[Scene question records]
##############################

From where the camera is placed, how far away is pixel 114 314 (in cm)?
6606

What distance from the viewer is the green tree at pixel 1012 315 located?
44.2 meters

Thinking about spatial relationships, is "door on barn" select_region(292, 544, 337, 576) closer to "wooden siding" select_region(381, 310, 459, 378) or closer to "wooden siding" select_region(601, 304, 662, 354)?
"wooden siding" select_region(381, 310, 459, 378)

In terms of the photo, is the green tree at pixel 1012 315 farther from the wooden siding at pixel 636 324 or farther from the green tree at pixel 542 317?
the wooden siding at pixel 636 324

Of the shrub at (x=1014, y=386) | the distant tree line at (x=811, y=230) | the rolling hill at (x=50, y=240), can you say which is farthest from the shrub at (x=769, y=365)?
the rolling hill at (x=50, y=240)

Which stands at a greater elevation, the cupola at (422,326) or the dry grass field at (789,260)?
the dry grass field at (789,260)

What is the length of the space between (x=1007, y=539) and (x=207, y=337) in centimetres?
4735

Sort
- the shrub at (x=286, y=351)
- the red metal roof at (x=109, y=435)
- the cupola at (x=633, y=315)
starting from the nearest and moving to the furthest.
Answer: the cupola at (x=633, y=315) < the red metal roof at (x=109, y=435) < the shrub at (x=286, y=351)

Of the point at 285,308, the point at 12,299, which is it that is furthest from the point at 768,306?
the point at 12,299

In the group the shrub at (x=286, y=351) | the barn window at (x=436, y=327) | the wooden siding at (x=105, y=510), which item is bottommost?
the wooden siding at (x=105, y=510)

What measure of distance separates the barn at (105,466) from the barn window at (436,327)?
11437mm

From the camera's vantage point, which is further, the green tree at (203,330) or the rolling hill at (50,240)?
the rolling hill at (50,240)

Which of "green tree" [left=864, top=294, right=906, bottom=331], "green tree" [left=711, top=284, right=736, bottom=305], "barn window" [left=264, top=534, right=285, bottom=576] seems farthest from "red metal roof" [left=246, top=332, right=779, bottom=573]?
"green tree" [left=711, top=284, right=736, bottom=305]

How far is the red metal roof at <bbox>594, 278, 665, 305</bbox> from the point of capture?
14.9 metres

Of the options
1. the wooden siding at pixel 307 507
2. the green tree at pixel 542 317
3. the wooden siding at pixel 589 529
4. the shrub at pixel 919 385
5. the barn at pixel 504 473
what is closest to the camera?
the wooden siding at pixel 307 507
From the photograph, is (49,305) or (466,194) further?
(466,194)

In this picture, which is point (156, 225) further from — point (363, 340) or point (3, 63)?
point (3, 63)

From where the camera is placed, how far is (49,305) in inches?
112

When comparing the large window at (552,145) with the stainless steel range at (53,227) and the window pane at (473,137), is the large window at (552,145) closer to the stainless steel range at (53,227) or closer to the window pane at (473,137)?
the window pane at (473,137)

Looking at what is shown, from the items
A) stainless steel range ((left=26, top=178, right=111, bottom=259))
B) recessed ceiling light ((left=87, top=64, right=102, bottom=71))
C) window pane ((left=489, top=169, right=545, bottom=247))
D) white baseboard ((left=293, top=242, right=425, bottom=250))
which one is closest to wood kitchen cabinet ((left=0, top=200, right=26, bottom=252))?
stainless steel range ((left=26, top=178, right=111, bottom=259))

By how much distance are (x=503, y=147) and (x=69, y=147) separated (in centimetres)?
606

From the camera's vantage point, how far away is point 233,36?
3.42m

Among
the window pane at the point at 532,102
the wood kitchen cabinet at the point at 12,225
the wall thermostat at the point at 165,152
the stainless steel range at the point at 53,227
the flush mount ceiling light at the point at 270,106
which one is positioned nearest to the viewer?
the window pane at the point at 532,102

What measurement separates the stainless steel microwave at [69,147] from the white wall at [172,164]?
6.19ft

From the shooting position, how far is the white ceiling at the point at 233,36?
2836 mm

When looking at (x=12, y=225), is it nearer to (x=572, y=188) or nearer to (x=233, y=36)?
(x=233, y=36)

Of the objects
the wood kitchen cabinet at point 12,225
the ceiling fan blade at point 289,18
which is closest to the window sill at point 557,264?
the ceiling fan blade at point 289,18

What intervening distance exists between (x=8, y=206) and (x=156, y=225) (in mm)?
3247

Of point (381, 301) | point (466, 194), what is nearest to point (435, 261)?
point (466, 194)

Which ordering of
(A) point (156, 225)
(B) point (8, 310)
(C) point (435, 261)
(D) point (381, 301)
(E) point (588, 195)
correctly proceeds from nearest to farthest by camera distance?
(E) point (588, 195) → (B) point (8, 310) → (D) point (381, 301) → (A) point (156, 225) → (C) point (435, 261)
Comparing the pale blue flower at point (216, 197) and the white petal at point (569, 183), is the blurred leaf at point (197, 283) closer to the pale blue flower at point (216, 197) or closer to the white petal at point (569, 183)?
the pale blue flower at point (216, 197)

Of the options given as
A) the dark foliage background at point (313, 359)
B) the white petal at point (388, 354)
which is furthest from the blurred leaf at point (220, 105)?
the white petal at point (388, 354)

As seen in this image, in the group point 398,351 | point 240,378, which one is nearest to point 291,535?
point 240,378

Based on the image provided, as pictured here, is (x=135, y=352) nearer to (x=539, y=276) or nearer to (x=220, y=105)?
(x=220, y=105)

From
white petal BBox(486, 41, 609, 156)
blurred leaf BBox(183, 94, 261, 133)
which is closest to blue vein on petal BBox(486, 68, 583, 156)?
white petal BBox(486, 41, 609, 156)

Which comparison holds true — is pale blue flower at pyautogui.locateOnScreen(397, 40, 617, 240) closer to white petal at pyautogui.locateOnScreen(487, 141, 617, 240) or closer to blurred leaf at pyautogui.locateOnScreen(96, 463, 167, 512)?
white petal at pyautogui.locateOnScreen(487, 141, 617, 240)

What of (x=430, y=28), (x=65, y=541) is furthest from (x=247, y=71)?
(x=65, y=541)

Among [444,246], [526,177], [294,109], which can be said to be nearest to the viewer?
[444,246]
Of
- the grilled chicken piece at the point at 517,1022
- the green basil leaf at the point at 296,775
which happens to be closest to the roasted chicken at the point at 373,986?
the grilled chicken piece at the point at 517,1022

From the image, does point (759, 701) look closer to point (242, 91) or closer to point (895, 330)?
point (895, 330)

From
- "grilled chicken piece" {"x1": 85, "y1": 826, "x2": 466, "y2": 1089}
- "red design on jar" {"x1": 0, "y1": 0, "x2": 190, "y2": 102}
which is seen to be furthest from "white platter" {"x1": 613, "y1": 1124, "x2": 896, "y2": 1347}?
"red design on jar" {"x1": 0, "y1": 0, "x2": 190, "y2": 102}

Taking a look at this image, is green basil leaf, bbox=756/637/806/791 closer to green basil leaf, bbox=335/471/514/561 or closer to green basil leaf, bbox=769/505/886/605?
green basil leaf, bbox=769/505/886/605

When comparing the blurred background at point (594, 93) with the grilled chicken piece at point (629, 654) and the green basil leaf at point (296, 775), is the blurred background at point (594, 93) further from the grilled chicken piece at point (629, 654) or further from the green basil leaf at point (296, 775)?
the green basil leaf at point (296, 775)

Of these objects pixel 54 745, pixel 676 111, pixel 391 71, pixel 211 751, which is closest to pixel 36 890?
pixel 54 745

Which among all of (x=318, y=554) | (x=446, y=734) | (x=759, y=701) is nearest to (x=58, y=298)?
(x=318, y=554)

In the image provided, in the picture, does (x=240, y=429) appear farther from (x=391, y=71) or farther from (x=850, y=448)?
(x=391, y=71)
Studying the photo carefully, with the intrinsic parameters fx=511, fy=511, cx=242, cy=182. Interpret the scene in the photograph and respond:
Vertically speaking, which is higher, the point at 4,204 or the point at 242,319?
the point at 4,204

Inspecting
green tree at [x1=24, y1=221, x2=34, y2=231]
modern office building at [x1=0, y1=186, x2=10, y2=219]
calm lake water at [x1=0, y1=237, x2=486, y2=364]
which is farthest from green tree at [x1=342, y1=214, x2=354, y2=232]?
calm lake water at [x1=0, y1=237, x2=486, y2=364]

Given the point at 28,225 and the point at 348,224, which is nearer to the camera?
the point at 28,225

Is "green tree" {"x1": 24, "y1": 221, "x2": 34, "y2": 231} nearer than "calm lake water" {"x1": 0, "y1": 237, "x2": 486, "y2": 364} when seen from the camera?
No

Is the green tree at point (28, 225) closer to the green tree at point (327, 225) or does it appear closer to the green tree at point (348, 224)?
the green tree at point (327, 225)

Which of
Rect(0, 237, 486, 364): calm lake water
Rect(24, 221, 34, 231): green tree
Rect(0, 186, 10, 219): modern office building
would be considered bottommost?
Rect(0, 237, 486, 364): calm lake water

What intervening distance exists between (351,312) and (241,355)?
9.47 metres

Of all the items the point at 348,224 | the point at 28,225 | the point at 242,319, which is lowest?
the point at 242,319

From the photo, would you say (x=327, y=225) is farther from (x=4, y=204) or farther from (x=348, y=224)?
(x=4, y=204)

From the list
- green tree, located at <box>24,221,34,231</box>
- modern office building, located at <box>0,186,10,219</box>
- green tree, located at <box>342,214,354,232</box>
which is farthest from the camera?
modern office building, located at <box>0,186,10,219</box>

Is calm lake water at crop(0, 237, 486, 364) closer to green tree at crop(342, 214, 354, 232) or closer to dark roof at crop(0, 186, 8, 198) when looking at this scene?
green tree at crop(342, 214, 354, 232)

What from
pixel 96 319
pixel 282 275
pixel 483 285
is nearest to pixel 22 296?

##############################

WORK TO COMPLETE = Locate each of the rows above that contains the word "where" and copy those rows.

WORKED SOLUTION =
From where the camera is placed, how far away is pixel 114 314 (in cm)?
From where the camera is placed, how far is (49,305) in inches?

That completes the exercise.